I'm at the phase in my PhD where I'm explaining and re-explaining my project to everyone who comes by in order to figure out my rocket-pitches: what is it that I'm doing, at the heart of it all? A few recent versions that have come out...

Up Goer Five version, which uses only the 1000 most common words in the English language:

My work is about helping schools that make people who make things. Sometimes schools want to change the way they make people who make things, so those people have more fun and learn more things and will make things better. The problem is that people in schools have no time, so they usually do not talk with each other when they try to make these changes, and end up spending lots of time figuring things out when they could learn a lot just by talking with each other. I wonder if we can get people in schools to tell stories about how they are changing things, or have changed things in the past. Then schools can share these stories with each other, which takes less time than finding lots of time to talk. I will try to do this with two schools next year.

We can also put these stories out where any person in the world can see them, so that businesses and people who make things can learn about how schools for people like them are thinking. If people outside a school are able to listen to the stories of how that school is changing how it does things, they can help give ideas to that school while it is still trying to change things. This sounds easy but is actually hard because a lot of people are scared of sharing their stories because they worry that they might be doing things wrong and other people will get mad. So a lot of my work will be helping schools become less afraid of telling stories about how they are changing things. If this works, we hope that we will learn better ways to help people learn how to make things.

Ethnography version, which is for people who like qualitative research techniques but don't actually give a fig about STEM education:

When ethnographers do a multi-site study, their data often remains private, emerging only in limited, anonymous, already-analyzed snips after the fact. Sometimes this is necessary due to ethics and confidentiality. Sometimes it's not. If subjects can access and respond to fieldwork data from other sites as it's being generated, will that help them (and researchers) make sense of their experiences? What if we opened that access to the general public as well?

This study, run by a veteran open source leader, explores extending the open science movement to qualitative research by sharing faculty narratives across 2 undergraduate STEM programs in different stages of similar curriculum revisions over a school year. As each oral narrative is told, its realtime transcription will be open-licensed and used as a narrative prompt for the other site, leading to cross-institutional mentoring through storytelling. The ethnography becomes an enabler of both present and future participants, who can freely analyze, use, and share the open dataset in perpetuity.

The version for people who might not know much about qualitative research, but who think STEM education is important and needs to get better. After looking at this, I'm going to call it the "Obscure STEM Jargon" version; a few of my classmates read this, blinked, looked at me, and said "Mel, this sounds nothing like you." And they are right.
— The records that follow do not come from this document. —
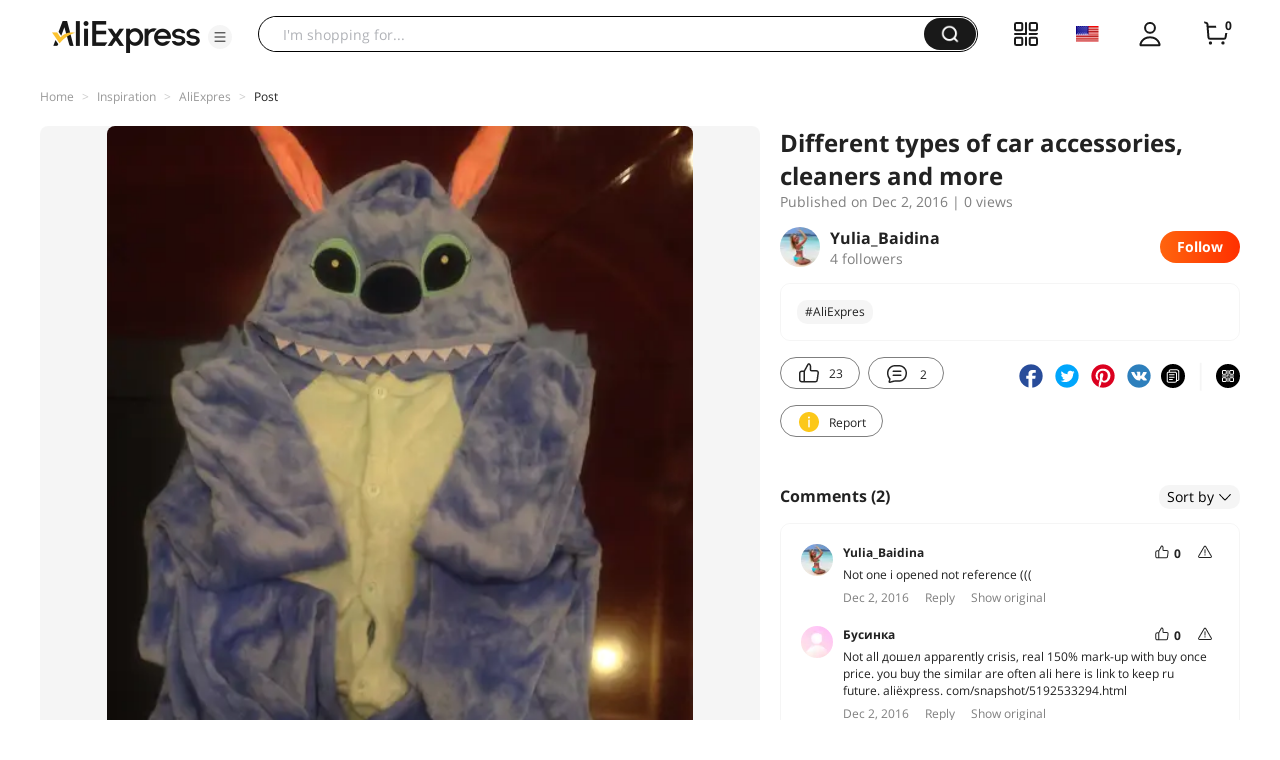

--- FILE ---
content_type: application/javascript
request_url: https://aplus.aliexpress.com/eg.js?t=1769200604814
body_size: -76
content:
window.goldlog=(window.goldlog||{});goldlog.Etag="3Mn6IepEAyACAQOInVgfbfY7";goldlog.stag=1;

--- FILE ---
content_type: application/javascript
request_url: https://aplus.aliexpress.com/eg.js?t=1769200601832
body_size: 75
content:
window.goldlog=(window.goldlog||{});goldlog.Etag="3Mn6IepEAyACAQOInVgfbfY7";goldlog.stag=2;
STEM education transformation has been an ongoing critical need. Successful participation in transformational change at an institution relies on an individual's ability to make sense of their role in the ongoing process. Innovation in undergraduate STEM education requires faculty with fluency in transformational change, yet sensemaking and other key aspects of change knowledge are "unfamiliar to most higher education institutions". Neither faculty nor adminstrators use journal articles to guide their change processes; scholarly accounts of transformation in undergraduate STEM education are generally retroactive, anecdotal, and sparse. Instead, change practices spread via 1:1 contact, where informal mentoring in the form of cognitive apprenticeships “makes thinking visible,” enabling both individual and collaborative reflective practice. The intervention described in this study seeks to lower barriers (e.g., time and cost) to faculty access of cross-institutional mentorships.

The purpose of this proposal is to explore an innovative and potentially high-impact approach to STEM education transformation. I will capture narratives of practice from faculty at one institution undergoing a curricular change process and use them to elicit reflections from faculty at a second institution that has successfully completed the same type of curricular change. When done repeatedly during over a school year, this intervention is expected to scaffold cross-institutional mentoring where faculty at both institutions help each other make sense of their change practices. Using transparent collaboration techniques employed for cognitive apprenticeships in successful open communities allows mentoring to occur in an asynchronous and distributed manner, requiring fewer resources than in-person interactions and enabling peripheral participation by others interested in curricular change who may use and contribute to an open collection of rich, in-situ stories of transformation in STEM education.

Honestly? I like the Up Goer Five version best. I've also started sketching out a comic book version, because that really does help my thinking -- I get lost among the words too often, try to sound too fancy because of preconceptions I have on what "academic writing" needs to sound like -- something I am training myself out of. So! Onwards!